Directions
In the listing below, count the lines with "site" and report only the figure.
Data section below:
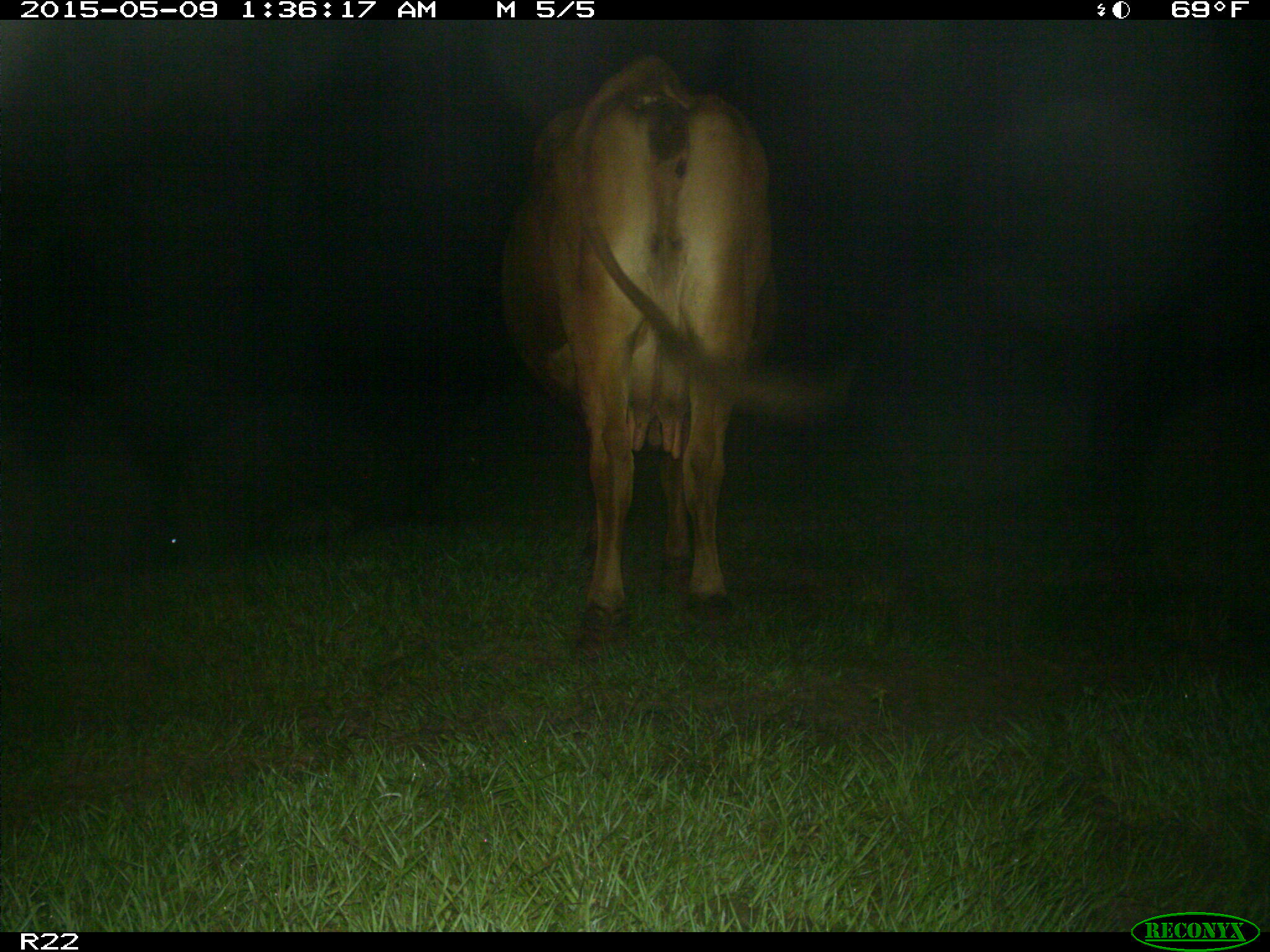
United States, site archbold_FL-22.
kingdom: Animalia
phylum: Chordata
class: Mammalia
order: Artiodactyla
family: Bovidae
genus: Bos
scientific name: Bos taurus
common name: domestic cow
End of Data section.
Data section below:
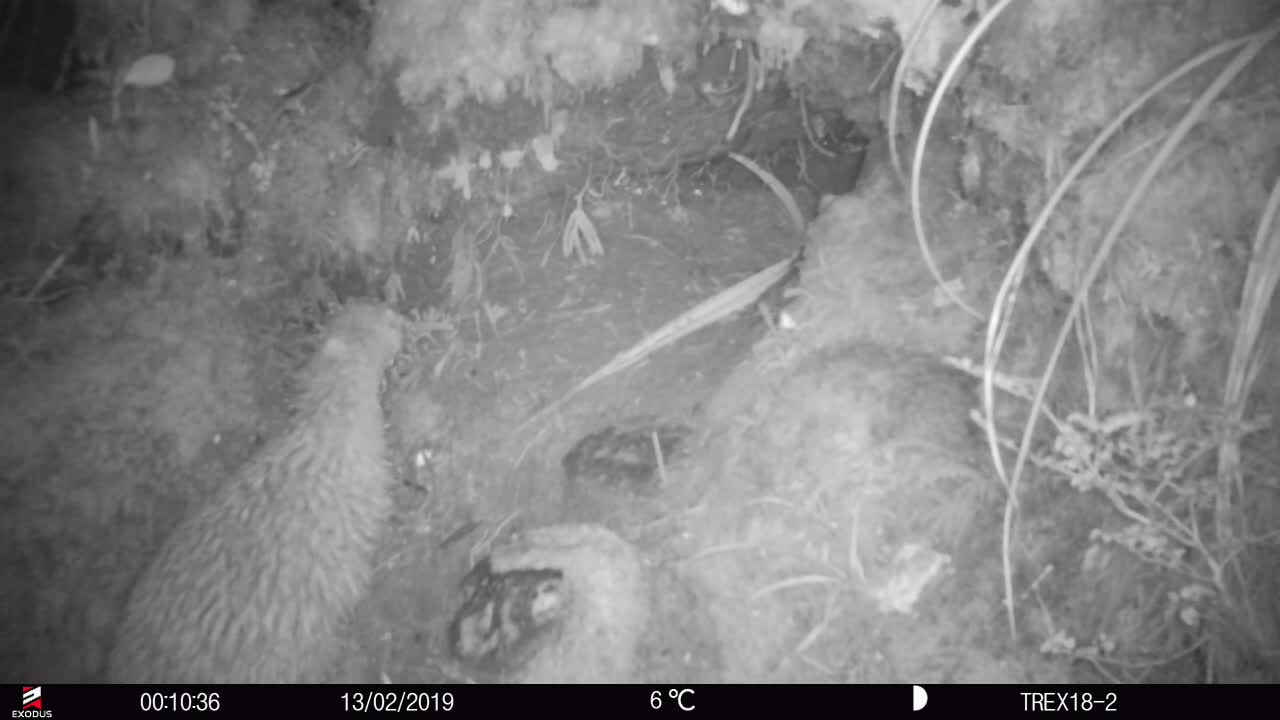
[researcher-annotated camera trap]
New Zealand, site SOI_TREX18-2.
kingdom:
End of Data section.
Output of the exercise
2